Kathryn: I mean, there's a ton of examples in life of bad management. I remember being in a company once-
Kathryn: Lots. I remember being in a company once where I was working... I had graduated a degree, I was working hard, doing really good work for them. Then, I had to get a part-time because of personal reasons and they basically put me back to filing and not using any of my gifts, not using any of my talents, just basically-
Michael: You were actually really engaged in doing a lot of work for that-
Kathryn: Doing a ton of work and got lots of kudos for doing it well, but then, because I wasn't full-time, then I was not valued at all. No slam on that company, but that was bad management. It should've just been like-
Michael: No slam, but [crosstalk 00:05:15].
Kathryn: It was wrong. They should've either said, "We don't have any meaningful work for you if you're going to be part-time," or allowed me to continue to contribute in a different capacity. That's just a simple example.
Michael: Sometimes, what happens with bad management is its passive aggressive behavior, right?
Kathryn: Being punished.
Michael: People don't know how to actually confront in a healthy way. One of the things we'll talk about in the future episode is conflict resolution. Got some great, great stuff and resources in conflict resolution because in life, there's conflict and if you're going to do anything, there are going to be messes if you're going to do anything of value.
Michael: Let's talk about what those four, no actually, five things are that are really important. If you're in our conference room, doing consulting, this is one of those things we work through. What I'm amazed at is that they actually are incredibly enlightening. Light bulbs go off for people who've been managing for a very long time, in business a long time and two things happen. They go, "Oh yeah, that's great. That codifies it well. That puts names and labels to it." Second, invariably, leaders sit there, who've been around for 20, 30 years and go, "I didn't have that grid and now that I have that grid, I'm evaluating how I was doing and wow, I'm not as good in some of those areas as I thought I was because now, you have something tangible. We've given it a name.
Michael: Let's walk through this. I'm going to give you the top five first and then, we'll go back through them. The first one is goals. You've got to have goals, clear goals. Second is good communication. The third is accountability. The fourth is trust and those four go together as a group and then you add a fifth, called public recognition.
Michael: Now, there's some folks who did some phenomenal work to a large, tenure-based study, worked with several large corporations and stuff and they wrote book, some consultants wrote a book called-
Kathryn: The Carrot Principle.

- - -

• **Task A**:
Reproduce the portion of the management conversation that starts at the words "Kathryn: It was" and ends after the words "anything of value.".
• **Task B**:
Extend the management conversation by writing what comes next, starting after its last line.

• **Study material**:
- - -

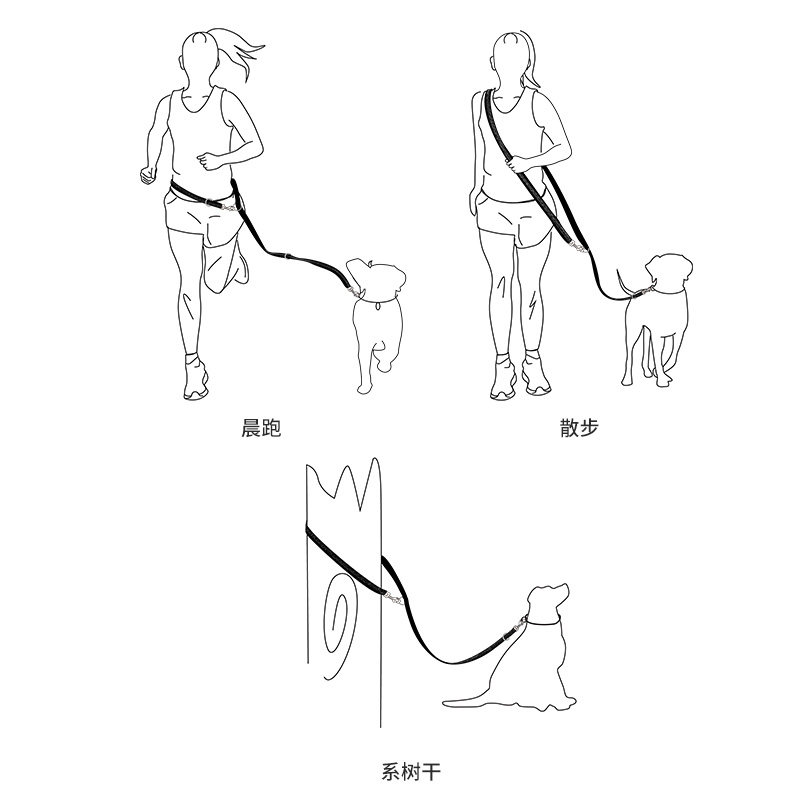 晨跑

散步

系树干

- - -

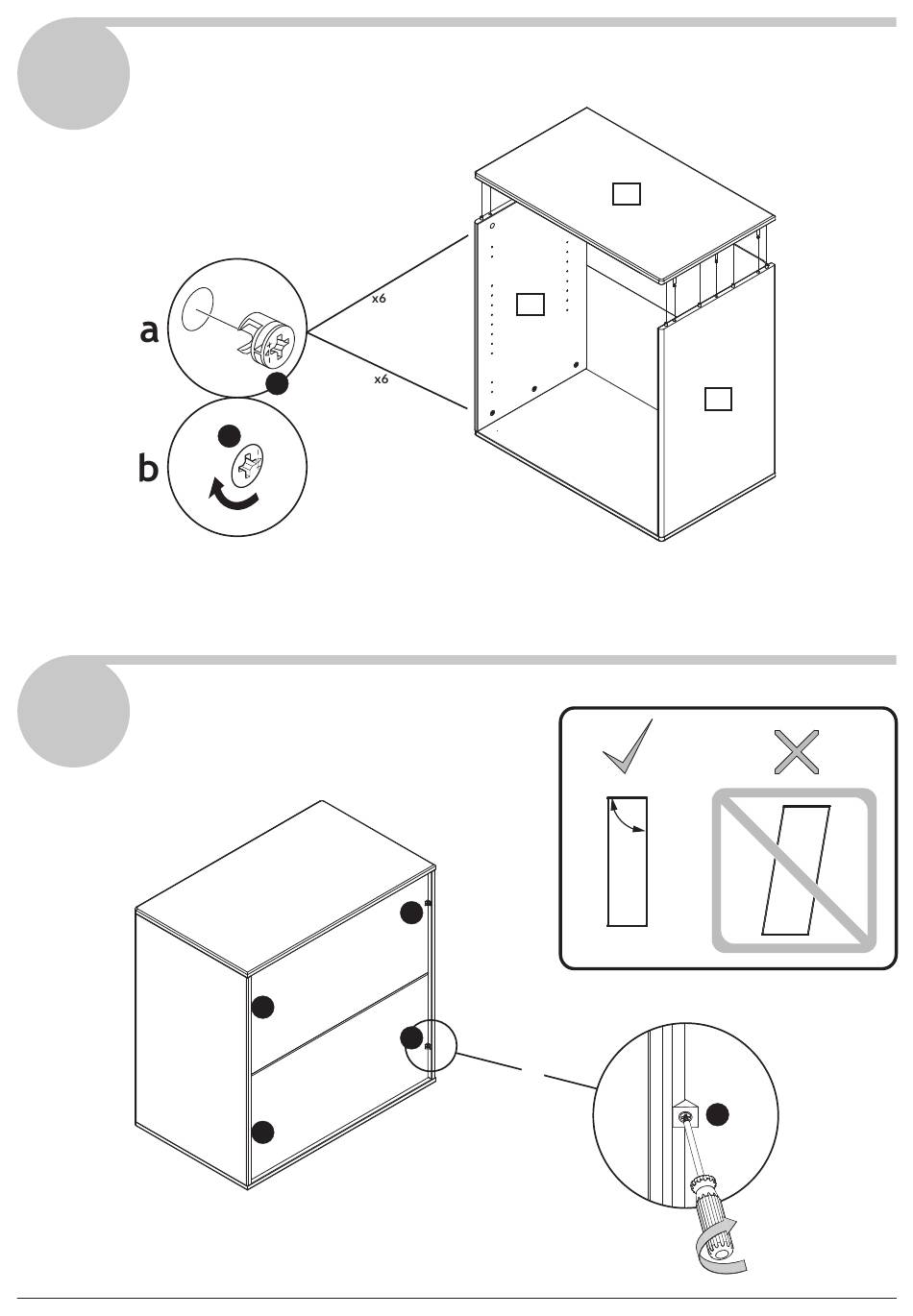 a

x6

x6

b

- - -

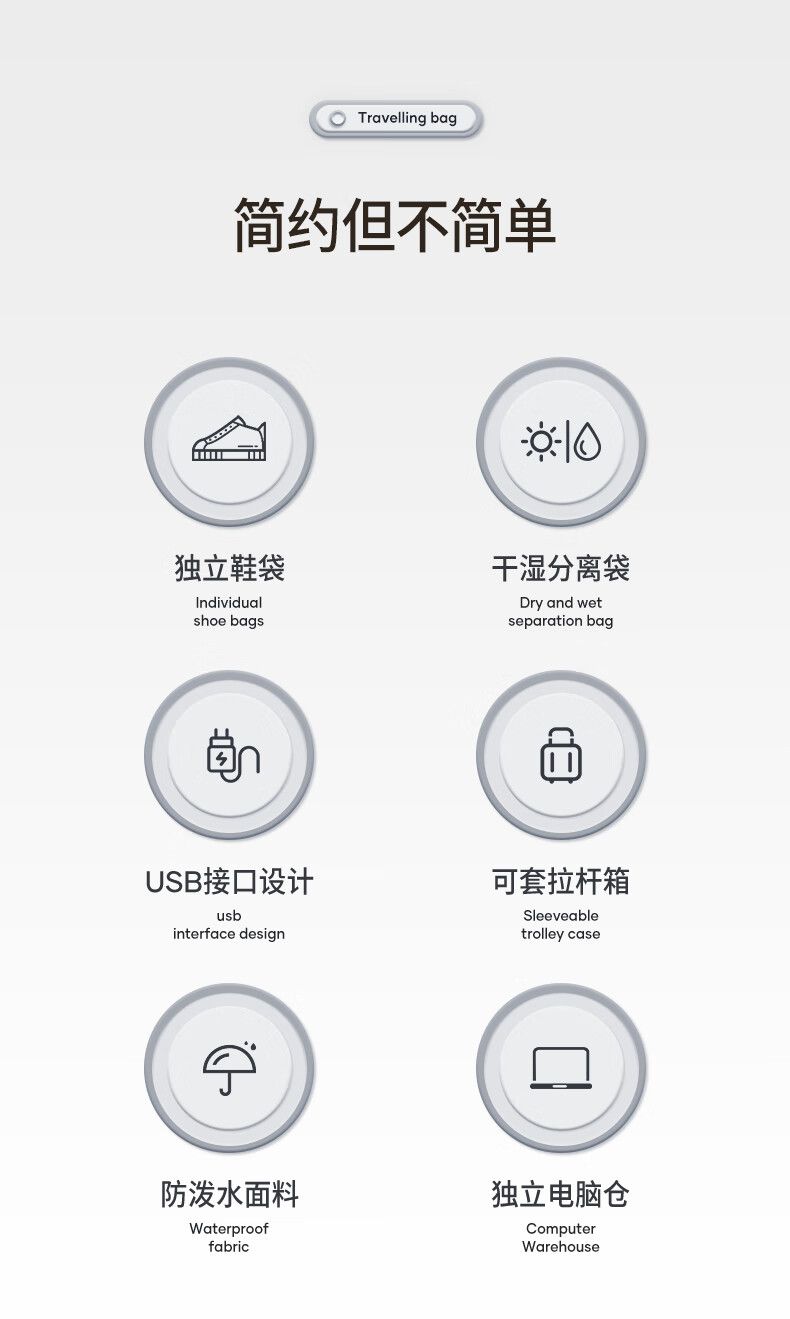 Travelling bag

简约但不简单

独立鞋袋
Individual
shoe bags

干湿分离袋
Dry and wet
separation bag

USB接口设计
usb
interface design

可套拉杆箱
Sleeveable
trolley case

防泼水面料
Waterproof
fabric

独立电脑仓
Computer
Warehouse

- - -

• **Output A**:
Kathryn: It was wrong. They should've either said, "We don't have any meaningful work for you if you're going to be part-time," or allowed me to continue to contribute in a different capacity. That's just a simple example.
Michael: Sometimes, what happens with bad management is its passive aggressive behavior, right?
Kathryn: Being punished.
Michael: People don't know how to actually confront in a healthy way. One of the things we'll talk about in the future episode is conflict resolution. Got some great, great stuff and resources in conflict resolution because in life, there's conflict and if you're going to do anything, there are going to be messes if you're going to do anything of value.

• **Output B**:
Michael: Thank you very much. The Carrot Principle. The authors on that, Kathryn, are, for everybody?
Kathryn: Adrian Gostick and Chester Elton.
Michael: We'll have that on the resource page for you.
Michael: Because we believe that. That's in our library and most of the time, we try really hard to recommend books that are in our library that have just really been valuable. I won't recommend the ones in our library that aren't valuable.
Kathryn: That's kind of [crosstalk 00:07:39].
Michael: But Carrot-
Kathryn: I'm not telling you to avoid them, but-
Michael: But The Carrot Principle... Yeah, we might. But The Carrot Principle actually is one of those books that they're good, they did a good job writing it and the whole book is about the fifth piece, public recognition. We start with that, going public recognition. They articulate as a catalyst. A catalyst is a chemical award in chemistry and it means, when you throw a catalyst and it creates a multiplying effect, not just an addition effect. It doesn't add, "Wow, I had one plus one plus one." No. You have one plus one and you throw in the catalyst and you get five. It's that kind of effect and you see it in chemistry. If you've ever done the Mentos commercial or the Mentos test. If you haven't, you have to go to YouTube and type in Mentos, diet coke.
Michael: You've seen this, right, Kathryn?
Kathryn: Mm-hmm (affirmative). Yeah.
Michael: Okay. You take a bottle of Coke, usually a two-liter bottle and you drop a Mentos in. What happens?
Kathryn: It explodes, basically. It [crosstalk 00:08:49] all over.
Michael: Yeah. What it does is the bottle doesn't explode [crosstalk 00:08:50].
Kathryn: Does it matter if it's Diet Coke or Coke because you said Diet?
Michael: No. I did say Diet Coke. I think it's supposed to be Diet Coke, but I'm not sure. You'll have to look on the video first because it's online.
Kathryn: Fair enough.
Michael: But what happens is it shoots. It actually causes a chemical reaction, which causes so much pressure to build up in the bottle. It launches the soda through the top of the bottle. It can launch 10, 15, in some cases, 20 feet in the air.
Kathryn: Do not try this in your living room.
Michael: Don't try this in the house. This has got to be done outside if you're going to do it. It's really cool. But the Mentos, you can do stuff, it's similar to, except way more dramatic, that experiment you did as a kid or somebody you knew this kid where they made a-
Kathryn: Made a volcano.
Michael: Right, with bake-
Kathryn: I love that experiment.
Michael: Baking soda and vinegar.
Michael: All of a sudden you put those two together and you get this lava effect. Right? But what happens is you have soda and you throw the Mentos in, the soda has all these different chemicals. It's a chemical makeup. Right?
Michael: There's all these different stuff on the soda and those are the different pieces and parts that are one plus one plus one and you get Coke or Diet Coke. Then, on top of that, you throw the Mentos in and the Mentos causes this chemical reaction that creates more than anything else, way more than shaking that up and then, letting it spray.
Michael: Well, that's a catalyst and you want to have a catalyst like that in your business and what they did is they discovered that the business that it drove numbers, the financial numbers in a company.
Kathryn: The other word they used for catalyst is accelerant.
Kathryn: Which automatically makes you think of what it looks like when you throw gasoline on a fire, right?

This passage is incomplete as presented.